Adikari was born on 26 December 1920 and was educated at Maliyadeva College, Kurunegala, Nalanda College and Pembroke Academy, Colombo.

He was elected to the Kalugamuwa Urban Council and as its chairman in 1949.

Adikari contested the seat of Wariyapola at the 2nd parliamentary election held in May 1952. He lost to the incumbent, Ivan Dassanayake by 12,532 votes. He challenged again at the 3rd parliamentary election held in April 1956. This time he was successful, representing the Sri Lanka Freedom Party, securing 60% of the total vote, defeating Dassanayake by 6,813 votes.

He retained his seat at the 4th parliamentary election, held on 19 March 1960, defeating Dassanayake by 2,722 votes and at the subsequent 5th parliamentary election, held on 20 July 1960, again defeating Dassanayake, this time by 2,739 votes.

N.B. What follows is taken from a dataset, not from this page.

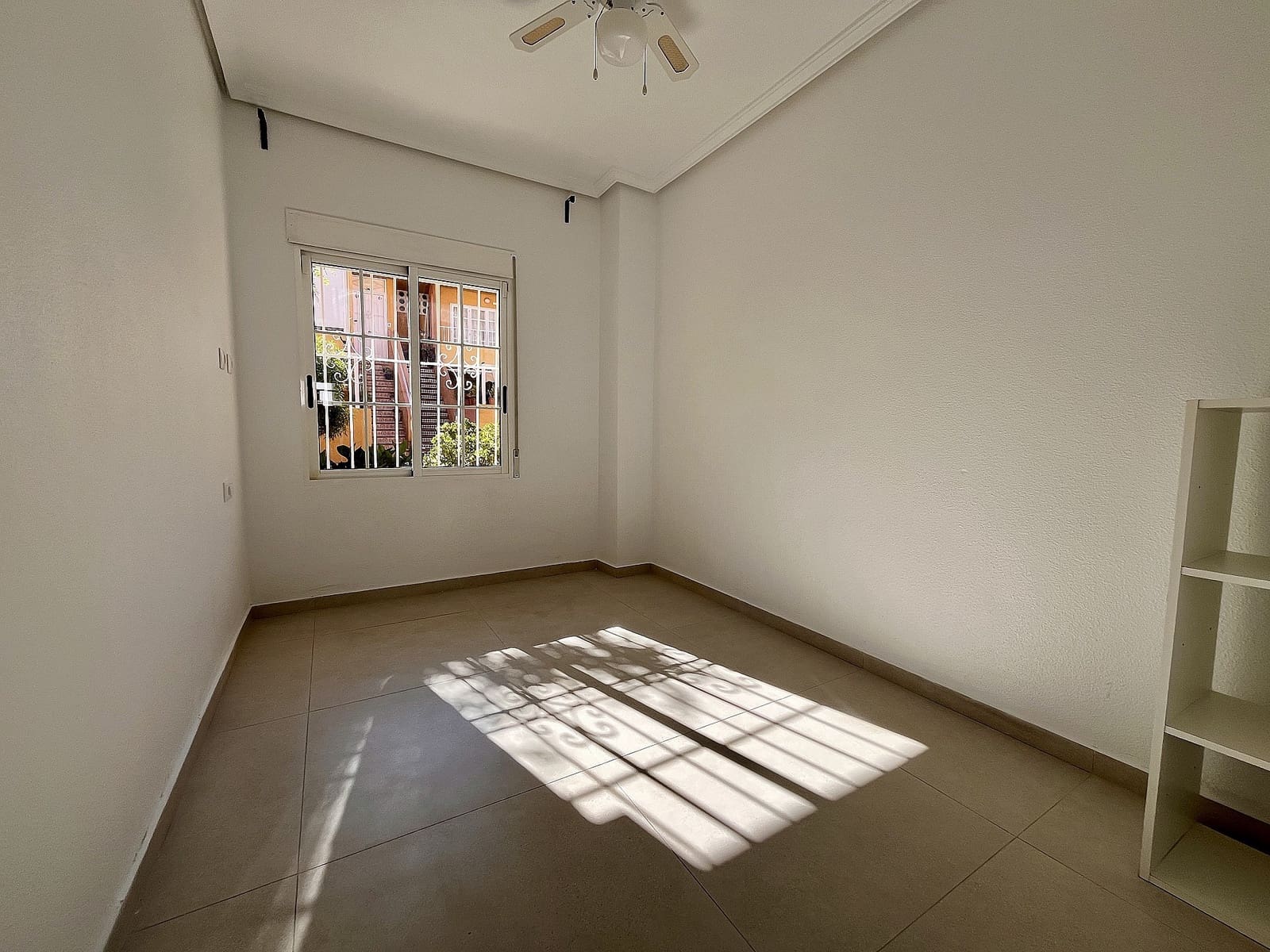 2 makuuhuone Huoneisto myytävänä paikassa Torrevieja - 260 000 € (Ref: 9640010)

On 5 August 1960 he was appointed Deputy Chairman of Committees, serving in that position until 17 October 1962.

Adikari died on 17 October 1962, whilst still in office. His parliamentary seat was taken up by D. M. Tilakaratne Bandara, who was elected at the Parliamentary by-election held on 19 December 1962.

Adikari Mawatha in Wariyapola is named after him.